We are still reminded--: sometimes by a rain,
but we can no longer say what it means;
life was never again so filled with meeting,
with reunion and with passing on
as back then, when nothing happened to us
except what happens to things and creatures:
we lived their world as something human,
and became filled to the brim with figures.
And became as lonely as a sheperd
and as overburdened by vast distances,
and summoned and stirred as from far away,
and slowly, like a long new thread,
introduced into that picture-sequence
where now having to go on bewilders us
Duino Elegies
The First Elegy
Who, if I cried out,
would hear me among the angels' hierarchies?
and even if one of them pressed me
suddenly against his heart:
I would be consumed
in that overwhelming existence.
For beauty is nothing but the beginning of terror,
which we are still just able to endure,
and we are so awed because
it serenely disdains to annihilate us.
Every angel is terrifying.
And so I hold myself back and swallow
the call-note of my dark sobbing.
Ah, whom can we ever turn to in our need?
Not angels, not humans,
and already the knowing animals are aware
that we are not really at home
in our interpreted world.
Perhaps there remains for us some tree on a hillside,
which every day
we can take into our vision;
there remains for us yesterday's street and the loyalty
of a habit so much at ease
when it stayed with us
that it moved in and never left.
Oh and night: there is night, when a wind full
of infinite space gnaws at our faces.
Whom would it not remain for--that longed-after,
mildly disillusioning presence,
which the solitary heart so painfully meets.
Is it any less difficult for lovers?
But they keep on using each other to hide their own fate.
Don't you know yet?
Fling the emptiness out of your arms
into the spaces we breathe;
perhaps the birds will feel the expanded air
with more passionate flying.
Yes--the springtimes needed you.
Often a star was waiting for you to notice it.

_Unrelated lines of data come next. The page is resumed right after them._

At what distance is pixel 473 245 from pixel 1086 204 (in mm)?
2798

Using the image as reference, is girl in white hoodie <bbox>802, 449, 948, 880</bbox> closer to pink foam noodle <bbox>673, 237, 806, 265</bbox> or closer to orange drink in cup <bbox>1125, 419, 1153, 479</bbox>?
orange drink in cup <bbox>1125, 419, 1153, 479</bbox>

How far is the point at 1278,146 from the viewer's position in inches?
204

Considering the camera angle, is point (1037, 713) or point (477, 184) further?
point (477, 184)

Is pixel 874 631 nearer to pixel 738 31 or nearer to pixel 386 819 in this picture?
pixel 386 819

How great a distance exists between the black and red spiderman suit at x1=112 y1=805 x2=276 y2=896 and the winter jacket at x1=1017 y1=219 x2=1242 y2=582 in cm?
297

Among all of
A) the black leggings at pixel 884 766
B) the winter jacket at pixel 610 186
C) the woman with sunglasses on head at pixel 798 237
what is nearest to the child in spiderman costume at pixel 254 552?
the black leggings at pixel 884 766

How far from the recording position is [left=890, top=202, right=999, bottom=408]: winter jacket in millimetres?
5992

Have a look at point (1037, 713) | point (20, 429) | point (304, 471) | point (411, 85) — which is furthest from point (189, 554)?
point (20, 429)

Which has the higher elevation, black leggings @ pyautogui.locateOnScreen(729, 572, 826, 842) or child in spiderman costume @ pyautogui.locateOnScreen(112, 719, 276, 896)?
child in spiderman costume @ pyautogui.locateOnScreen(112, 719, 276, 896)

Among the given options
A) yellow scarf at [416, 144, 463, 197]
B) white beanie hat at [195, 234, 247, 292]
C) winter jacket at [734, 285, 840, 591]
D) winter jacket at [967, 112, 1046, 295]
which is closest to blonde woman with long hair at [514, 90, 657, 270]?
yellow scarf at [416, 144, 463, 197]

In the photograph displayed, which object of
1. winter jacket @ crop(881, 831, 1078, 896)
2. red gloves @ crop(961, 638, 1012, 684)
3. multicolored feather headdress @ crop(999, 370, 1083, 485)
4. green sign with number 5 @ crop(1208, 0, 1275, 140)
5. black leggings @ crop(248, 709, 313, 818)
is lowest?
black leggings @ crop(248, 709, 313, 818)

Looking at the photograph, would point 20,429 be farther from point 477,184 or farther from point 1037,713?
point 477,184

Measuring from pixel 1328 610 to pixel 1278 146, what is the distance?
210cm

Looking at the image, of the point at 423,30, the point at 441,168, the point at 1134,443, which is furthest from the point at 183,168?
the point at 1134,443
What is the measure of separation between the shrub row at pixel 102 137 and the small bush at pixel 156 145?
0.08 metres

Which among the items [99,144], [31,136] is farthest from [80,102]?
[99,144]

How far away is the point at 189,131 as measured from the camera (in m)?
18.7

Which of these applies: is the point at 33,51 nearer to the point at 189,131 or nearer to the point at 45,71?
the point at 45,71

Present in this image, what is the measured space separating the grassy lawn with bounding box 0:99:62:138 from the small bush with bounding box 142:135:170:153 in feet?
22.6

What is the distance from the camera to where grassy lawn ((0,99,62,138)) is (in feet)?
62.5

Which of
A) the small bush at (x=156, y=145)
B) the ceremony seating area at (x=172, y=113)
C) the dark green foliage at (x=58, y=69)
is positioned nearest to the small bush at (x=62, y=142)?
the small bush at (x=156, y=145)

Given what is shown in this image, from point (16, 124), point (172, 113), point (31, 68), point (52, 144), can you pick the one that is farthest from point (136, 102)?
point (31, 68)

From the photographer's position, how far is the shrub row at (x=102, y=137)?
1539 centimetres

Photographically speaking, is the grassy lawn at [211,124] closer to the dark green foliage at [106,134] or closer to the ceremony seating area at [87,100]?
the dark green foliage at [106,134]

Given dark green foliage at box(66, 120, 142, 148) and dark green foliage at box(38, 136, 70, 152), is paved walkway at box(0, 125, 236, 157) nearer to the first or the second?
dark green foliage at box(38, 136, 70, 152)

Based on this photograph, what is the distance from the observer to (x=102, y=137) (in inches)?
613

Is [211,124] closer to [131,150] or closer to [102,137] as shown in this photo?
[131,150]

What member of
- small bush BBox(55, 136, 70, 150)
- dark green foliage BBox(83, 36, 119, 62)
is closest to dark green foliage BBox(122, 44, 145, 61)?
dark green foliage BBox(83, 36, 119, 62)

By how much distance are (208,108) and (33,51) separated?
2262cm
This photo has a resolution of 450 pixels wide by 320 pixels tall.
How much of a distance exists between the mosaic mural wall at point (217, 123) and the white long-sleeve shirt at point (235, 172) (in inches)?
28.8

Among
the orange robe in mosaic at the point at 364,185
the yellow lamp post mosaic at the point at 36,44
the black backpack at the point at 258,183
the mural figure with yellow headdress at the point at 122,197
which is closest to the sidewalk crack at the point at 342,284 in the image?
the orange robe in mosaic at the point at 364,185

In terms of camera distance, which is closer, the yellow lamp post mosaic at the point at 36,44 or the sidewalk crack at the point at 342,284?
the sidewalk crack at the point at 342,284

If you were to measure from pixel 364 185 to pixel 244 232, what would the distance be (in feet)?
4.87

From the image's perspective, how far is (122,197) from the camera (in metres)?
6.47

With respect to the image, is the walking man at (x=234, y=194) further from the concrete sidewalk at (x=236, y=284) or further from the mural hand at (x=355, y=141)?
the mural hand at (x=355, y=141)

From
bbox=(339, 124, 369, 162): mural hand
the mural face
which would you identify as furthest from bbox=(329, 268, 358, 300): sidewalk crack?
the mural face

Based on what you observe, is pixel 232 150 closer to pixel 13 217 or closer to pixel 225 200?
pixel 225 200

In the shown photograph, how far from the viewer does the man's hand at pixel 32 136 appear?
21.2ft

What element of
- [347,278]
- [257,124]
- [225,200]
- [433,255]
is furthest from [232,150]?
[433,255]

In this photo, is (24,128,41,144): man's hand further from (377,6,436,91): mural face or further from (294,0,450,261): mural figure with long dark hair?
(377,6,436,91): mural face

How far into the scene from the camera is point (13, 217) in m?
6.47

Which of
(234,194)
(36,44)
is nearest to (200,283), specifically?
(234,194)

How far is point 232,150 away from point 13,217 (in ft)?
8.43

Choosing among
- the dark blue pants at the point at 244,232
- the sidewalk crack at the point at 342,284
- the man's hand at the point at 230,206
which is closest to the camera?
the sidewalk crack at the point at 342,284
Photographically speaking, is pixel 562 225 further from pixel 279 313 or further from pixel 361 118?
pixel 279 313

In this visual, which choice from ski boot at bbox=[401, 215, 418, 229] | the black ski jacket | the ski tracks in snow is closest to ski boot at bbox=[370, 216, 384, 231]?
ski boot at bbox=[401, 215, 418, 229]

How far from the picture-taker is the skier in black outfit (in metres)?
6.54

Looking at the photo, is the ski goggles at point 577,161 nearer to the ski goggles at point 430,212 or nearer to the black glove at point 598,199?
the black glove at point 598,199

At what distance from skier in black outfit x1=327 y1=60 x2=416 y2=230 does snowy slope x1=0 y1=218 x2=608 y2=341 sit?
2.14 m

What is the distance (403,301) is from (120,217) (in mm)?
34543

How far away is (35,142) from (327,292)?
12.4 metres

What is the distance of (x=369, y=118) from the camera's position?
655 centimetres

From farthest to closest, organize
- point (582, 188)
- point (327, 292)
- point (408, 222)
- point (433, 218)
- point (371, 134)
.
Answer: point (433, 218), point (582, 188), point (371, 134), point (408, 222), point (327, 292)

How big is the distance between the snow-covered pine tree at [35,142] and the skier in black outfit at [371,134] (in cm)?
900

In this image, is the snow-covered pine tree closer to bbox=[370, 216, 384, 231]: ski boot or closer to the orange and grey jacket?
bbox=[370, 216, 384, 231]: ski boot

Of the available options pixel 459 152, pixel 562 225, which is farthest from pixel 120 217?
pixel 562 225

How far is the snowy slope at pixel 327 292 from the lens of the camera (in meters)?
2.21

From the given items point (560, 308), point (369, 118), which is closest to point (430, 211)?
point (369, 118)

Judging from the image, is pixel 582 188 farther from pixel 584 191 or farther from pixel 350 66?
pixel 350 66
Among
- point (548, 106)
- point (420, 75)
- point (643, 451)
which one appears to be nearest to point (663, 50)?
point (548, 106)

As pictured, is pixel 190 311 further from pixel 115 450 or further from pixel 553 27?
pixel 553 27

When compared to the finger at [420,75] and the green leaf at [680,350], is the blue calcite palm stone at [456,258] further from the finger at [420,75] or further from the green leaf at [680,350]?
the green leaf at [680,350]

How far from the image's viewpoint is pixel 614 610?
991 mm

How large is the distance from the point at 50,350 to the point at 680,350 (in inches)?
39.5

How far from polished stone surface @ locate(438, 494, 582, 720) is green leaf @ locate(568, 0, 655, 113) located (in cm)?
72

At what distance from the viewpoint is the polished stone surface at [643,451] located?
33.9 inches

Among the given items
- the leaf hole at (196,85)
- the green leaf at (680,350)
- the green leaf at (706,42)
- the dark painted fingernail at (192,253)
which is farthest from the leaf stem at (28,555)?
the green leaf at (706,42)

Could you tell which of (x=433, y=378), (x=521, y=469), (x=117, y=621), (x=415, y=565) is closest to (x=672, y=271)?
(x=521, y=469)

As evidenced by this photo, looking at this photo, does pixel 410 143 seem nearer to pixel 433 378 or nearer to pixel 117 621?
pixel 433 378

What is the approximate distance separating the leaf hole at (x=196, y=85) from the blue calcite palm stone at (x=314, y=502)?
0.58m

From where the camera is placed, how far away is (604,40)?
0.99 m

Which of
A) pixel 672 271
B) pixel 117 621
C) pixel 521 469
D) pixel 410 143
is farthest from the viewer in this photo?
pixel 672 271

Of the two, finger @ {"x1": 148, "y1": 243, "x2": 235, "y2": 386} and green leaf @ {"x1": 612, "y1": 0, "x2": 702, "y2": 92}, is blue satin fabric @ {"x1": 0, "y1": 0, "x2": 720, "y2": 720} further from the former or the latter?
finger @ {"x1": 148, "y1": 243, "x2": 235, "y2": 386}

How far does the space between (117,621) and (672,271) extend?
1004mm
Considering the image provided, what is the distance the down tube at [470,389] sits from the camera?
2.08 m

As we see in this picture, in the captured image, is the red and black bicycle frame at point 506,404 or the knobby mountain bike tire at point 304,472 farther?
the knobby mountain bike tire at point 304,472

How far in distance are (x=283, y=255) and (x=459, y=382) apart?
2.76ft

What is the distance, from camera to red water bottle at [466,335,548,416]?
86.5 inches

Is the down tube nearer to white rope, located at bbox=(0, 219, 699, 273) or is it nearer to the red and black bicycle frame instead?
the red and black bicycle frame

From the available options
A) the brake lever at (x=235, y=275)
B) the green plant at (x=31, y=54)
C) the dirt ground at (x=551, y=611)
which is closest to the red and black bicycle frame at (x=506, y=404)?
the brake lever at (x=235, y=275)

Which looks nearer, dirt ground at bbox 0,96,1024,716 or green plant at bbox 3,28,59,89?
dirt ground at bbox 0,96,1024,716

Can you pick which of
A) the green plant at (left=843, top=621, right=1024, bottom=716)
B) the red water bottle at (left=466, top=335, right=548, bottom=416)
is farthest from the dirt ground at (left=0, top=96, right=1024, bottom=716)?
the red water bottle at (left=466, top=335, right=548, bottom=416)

A wave rolled toward you out of the distant past,
or as you walked under an open window,
a violin yielded itself to your hearing.
All this was mission. But could you accomplish it?
Weren't you always distracted by expectation,
as if every event announced a beloved?
(Where can you find a place to keep her,
with all the huge strange thoughts inside you
going and coming and often staying all night.)
But when you feel longing, sing of women in love;
for their famous passion is still not immortal.
Sing of women abandoned
and desolate (you envy them, almost)
who could love so much
more purely than those who were gratified.
Begin again and again the never-attainable
praising; remember: the hero lives on;
even his downfall was merely
a pretext for achieving his final birth.
But Nature, spent and exhausted,
takes lovers back into herself,
as if there were not enough strength
to create them a second time.
Have you imagined Gaspara Stampa
intensely enough
so that any girl deserted by her beloved
might be inspired by that
fierce example of soaring,
objectless love and might say to herself,
"Perhaps I can be like her?"
Shouldn't this most ancient of sufferings
finally grow more fruitful for us?
Isn't it time that we lovingly freed
ourselves from the beloved and,
quivering, endured: as the arrow
endures the bowstring's tension,
so that gathered in the snap of release
it can be more than itself.
For there is no place where we can remain.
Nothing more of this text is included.